[Data extracted from a collection]
----------
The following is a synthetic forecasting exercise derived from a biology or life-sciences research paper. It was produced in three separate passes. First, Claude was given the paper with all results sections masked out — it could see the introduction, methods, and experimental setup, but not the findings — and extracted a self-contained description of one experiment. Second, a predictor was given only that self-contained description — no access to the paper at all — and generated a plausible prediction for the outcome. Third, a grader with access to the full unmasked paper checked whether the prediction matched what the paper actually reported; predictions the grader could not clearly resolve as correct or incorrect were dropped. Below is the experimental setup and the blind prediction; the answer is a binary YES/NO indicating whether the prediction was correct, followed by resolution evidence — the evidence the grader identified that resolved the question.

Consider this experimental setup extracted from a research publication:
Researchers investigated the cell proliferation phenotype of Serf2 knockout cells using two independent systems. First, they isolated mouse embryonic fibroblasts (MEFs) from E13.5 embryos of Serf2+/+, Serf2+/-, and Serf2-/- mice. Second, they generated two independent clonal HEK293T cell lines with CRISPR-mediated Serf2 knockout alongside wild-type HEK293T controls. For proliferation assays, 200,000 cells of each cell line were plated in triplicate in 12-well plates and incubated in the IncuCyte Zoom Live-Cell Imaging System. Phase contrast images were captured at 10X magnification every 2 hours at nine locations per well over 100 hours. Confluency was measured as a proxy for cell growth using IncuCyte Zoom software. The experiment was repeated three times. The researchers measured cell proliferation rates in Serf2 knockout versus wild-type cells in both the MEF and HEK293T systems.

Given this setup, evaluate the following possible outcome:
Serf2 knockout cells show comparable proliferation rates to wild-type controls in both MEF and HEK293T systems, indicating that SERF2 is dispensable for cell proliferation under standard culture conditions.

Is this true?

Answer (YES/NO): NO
----------
YOUR GOAL: Scan the data above line by line. Please say how many lines hold the word "this", and give only that number.

TASK SOLUTION: 3